- [Job]
Which lines of the listing below contain the string "matches"? Return every one of them, treating uppercase and lowercase as different.

◇ ◇ ◇ ◇ ◇ ◇ ◇

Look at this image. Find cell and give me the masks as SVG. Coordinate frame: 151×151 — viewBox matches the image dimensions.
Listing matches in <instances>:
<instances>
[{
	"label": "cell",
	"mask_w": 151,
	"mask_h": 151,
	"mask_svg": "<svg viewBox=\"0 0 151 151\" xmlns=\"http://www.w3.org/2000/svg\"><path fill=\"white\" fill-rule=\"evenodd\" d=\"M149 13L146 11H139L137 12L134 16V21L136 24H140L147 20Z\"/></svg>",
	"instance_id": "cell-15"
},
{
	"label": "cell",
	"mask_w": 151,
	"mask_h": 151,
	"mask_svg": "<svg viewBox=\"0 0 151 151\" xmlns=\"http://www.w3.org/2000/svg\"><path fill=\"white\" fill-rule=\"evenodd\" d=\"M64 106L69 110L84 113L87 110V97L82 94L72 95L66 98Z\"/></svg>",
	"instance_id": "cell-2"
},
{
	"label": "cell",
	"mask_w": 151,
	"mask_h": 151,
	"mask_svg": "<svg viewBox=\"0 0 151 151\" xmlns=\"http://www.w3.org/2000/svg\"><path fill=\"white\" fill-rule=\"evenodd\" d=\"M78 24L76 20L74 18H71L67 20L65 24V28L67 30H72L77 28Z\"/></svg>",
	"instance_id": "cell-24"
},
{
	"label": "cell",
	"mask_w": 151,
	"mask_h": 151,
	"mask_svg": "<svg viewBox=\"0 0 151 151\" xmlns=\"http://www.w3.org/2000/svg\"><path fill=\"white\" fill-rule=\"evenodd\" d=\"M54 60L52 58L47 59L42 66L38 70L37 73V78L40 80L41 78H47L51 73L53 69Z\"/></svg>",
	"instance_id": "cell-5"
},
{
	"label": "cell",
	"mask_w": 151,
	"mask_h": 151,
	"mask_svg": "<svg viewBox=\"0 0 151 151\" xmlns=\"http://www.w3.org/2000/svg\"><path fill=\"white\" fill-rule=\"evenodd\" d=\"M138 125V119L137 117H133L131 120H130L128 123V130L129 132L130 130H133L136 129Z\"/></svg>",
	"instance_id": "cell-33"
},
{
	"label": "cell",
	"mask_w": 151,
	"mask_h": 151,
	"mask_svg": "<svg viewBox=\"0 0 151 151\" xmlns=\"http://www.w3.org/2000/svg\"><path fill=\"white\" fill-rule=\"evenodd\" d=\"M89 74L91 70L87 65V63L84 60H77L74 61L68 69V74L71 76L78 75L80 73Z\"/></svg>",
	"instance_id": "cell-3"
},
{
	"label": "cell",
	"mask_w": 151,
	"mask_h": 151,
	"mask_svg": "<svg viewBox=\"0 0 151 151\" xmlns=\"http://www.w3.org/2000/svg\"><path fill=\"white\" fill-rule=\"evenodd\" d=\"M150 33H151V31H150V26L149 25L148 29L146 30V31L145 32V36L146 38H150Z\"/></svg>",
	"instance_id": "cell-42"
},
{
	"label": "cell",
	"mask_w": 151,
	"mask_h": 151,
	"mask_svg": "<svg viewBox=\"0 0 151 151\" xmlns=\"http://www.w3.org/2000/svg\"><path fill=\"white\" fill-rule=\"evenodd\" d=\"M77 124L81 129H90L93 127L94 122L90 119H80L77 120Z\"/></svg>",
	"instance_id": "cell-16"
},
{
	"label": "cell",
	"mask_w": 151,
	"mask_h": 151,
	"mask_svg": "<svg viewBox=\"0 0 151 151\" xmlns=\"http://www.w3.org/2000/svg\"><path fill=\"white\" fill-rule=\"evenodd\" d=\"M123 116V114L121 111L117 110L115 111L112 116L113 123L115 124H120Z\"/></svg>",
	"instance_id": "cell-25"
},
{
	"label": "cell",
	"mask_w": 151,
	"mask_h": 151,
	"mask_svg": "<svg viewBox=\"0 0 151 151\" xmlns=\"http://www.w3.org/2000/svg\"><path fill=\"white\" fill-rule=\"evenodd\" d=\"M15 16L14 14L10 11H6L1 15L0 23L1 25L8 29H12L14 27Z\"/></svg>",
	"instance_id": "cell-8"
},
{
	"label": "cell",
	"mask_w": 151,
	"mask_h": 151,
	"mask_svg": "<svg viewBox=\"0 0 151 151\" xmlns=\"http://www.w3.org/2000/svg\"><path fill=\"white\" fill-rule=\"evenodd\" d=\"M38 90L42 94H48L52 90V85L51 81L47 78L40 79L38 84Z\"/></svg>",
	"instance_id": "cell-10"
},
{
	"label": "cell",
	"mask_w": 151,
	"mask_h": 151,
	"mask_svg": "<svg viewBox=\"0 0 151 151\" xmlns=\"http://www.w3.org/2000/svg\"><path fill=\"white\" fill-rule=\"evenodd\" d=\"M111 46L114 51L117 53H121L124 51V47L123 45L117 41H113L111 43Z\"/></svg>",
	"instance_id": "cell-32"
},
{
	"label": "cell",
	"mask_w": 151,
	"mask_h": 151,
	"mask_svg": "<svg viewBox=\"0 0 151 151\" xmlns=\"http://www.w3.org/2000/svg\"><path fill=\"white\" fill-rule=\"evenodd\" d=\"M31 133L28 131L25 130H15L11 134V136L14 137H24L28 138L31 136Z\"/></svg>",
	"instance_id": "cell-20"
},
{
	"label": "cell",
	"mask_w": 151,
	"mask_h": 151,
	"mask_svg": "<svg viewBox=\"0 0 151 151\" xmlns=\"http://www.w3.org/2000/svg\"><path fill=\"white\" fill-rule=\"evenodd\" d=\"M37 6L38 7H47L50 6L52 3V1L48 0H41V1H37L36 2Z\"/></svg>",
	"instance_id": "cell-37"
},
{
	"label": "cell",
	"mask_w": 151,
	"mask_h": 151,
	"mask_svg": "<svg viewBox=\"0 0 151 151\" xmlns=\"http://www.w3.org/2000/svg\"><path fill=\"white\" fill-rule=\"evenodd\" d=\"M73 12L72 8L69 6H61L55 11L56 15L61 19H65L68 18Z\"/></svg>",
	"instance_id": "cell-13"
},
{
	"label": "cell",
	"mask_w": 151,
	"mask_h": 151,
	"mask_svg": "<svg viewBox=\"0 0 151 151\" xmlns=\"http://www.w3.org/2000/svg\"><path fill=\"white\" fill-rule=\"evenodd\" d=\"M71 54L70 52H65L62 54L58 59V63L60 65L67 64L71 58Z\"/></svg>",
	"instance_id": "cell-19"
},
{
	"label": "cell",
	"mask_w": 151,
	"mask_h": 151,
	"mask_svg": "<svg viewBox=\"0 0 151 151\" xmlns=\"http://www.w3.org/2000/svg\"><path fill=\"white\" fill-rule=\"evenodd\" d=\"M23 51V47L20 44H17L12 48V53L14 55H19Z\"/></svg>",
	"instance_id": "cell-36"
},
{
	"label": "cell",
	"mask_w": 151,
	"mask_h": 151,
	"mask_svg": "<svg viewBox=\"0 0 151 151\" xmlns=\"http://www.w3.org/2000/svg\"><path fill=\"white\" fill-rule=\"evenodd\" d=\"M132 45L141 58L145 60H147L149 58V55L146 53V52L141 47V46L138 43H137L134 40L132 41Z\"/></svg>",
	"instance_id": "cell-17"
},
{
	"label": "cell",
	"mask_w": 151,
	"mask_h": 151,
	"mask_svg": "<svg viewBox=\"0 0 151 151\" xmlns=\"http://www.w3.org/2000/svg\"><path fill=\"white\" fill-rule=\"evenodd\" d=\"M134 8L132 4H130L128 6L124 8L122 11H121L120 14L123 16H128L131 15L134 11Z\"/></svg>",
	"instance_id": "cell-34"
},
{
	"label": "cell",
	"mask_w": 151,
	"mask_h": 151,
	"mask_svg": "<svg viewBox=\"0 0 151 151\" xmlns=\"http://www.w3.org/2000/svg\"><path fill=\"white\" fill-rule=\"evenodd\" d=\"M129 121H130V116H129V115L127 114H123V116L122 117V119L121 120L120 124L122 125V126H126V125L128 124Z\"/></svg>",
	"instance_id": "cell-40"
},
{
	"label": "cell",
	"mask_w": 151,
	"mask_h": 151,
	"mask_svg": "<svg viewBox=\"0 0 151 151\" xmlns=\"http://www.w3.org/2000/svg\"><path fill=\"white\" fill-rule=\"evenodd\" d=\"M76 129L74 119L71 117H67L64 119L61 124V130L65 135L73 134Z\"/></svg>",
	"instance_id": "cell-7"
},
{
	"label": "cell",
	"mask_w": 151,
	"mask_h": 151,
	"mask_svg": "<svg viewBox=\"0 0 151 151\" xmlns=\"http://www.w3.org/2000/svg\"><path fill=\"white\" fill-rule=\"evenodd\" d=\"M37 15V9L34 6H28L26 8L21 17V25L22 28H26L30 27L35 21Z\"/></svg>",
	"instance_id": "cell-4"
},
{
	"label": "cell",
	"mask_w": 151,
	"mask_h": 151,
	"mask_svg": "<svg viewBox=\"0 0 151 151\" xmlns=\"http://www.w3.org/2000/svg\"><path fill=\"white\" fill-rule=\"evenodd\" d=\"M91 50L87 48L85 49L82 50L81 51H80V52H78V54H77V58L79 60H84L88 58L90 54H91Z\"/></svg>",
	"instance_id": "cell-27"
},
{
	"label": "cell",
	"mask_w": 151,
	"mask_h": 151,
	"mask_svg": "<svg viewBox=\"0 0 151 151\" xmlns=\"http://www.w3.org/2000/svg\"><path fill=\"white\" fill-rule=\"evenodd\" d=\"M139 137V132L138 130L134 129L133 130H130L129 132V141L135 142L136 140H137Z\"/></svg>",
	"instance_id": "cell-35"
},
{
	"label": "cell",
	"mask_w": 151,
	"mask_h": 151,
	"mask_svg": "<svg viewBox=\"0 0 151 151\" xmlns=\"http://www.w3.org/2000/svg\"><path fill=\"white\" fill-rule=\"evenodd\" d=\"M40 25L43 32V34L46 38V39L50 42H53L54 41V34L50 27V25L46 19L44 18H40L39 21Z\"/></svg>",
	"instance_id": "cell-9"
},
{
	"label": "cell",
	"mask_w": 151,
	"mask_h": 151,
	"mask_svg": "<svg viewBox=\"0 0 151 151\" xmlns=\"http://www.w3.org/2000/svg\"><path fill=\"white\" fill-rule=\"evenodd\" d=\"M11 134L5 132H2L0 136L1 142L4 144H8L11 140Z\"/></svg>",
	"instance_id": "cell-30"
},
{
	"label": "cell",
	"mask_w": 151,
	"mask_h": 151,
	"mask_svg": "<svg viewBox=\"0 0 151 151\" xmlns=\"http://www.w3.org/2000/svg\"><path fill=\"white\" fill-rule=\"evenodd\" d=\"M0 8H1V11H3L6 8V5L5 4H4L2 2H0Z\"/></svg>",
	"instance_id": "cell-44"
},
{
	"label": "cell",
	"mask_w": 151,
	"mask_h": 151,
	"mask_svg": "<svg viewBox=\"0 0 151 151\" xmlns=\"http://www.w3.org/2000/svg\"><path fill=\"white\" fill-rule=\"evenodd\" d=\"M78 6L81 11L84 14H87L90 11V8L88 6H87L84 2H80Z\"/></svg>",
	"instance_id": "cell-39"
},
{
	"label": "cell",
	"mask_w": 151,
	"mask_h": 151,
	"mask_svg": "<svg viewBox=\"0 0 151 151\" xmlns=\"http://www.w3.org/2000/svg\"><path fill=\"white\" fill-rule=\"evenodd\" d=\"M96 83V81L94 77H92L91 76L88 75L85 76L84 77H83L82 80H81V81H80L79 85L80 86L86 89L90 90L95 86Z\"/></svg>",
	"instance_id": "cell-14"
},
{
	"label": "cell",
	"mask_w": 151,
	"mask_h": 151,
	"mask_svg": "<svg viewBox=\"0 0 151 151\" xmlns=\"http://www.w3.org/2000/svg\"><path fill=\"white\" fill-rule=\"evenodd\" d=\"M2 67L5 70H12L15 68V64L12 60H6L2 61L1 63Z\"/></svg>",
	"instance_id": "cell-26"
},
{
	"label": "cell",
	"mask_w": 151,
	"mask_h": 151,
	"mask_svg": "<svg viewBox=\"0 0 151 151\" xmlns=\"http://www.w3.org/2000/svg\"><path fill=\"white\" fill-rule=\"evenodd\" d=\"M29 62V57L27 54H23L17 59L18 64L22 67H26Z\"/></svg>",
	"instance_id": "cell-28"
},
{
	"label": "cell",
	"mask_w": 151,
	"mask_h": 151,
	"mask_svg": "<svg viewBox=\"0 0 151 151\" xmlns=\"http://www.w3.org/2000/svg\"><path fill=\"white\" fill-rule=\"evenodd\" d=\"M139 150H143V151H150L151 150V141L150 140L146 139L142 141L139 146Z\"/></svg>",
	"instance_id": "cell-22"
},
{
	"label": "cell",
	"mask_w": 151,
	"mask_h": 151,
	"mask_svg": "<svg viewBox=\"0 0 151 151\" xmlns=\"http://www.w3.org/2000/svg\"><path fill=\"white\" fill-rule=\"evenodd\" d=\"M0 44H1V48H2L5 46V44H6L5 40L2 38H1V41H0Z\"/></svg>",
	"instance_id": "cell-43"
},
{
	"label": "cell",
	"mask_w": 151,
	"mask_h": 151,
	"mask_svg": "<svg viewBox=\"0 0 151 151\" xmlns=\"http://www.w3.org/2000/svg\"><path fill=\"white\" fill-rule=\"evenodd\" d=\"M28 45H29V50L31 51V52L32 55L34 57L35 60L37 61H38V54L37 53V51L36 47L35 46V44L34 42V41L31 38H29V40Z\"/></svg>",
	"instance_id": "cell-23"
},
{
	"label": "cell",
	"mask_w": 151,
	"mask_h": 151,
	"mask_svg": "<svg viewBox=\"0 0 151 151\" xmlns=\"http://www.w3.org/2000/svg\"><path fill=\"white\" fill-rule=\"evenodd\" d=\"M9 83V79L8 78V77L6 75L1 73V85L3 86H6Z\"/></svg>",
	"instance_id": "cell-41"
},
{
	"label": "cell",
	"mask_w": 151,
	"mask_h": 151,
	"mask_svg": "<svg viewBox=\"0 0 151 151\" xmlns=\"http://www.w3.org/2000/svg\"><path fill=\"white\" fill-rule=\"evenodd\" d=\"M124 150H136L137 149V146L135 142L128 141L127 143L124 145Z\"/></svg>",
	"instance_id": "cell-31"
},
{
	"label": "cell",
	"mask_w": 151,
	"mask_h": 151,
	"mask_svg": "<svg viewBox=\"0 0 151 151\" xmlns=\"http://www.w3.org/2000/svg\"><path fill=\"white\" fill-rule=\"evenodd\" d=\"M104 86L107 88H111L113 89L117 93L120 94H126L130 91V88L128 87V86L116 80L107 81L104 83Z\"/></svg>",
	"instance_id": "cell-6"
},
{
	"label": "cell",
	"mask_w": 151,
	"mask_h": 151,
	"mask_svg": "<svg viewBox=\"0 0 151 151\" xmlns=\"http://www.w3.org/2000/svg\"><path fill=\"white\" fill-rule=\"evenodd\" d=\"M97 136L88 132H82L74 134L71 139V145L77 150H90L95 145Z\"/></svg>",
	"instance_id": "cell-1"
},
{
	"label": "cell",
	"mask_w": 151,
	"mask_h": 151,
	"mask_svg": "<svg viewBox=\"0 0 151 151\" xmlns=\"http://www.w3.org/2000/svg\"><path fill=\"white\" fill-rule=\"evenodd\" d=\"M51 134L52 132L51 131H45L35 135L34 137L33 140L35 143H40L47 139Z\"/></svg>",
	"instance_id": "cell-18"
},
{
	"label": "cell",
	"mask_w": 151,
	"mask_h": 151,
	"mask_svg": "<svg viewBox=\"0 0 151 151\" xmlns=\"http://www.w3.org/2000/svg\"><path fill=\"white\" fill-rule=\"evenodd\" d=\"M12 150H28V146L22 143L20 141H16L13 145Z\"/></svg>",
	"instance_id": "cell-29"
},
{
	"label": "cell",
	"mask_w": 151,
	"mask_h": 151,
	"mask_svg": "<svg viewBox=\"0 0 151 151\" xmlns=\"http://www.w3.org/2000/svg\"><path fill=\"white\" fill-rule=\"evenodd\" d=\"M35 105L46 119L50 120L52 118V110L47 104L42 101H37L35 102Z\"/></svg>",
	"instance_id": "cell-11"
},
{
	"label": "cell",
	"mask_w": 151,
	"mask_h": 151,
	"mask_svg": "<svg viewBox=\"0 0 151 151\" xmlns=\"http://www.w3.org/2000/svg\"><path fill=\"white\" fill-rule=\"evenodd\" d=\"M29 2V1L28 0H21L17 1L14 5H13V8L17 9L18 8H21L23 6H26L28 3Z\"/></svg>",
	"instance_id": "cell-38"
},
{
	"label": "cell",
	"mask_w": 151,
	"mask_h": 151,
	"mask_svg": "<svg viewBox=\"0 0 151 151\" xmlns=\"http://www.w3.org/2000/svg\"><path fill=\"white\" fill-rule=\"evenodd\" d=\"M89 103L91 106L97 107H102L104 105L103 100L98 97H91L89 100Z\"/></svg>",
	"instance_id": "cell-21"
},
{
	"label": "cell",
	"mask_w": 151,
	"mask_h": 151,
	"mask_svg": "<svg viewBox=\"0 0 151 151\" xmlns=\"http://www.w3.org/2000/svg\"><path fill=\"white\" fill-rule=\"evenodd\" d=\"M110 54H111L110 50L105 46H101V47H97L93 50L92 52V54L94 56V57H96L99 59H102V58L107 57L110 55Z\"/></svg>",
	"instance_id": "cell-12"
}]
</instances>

◇ ◇ ◇ ◇ ◇ ◇ ◇

- [Task result]
Look at this image. Find cell and give me the masks as SVG. Coordinate frame: 151×151 — viewBox matches the image dimensions.
Listing matches in <instances>:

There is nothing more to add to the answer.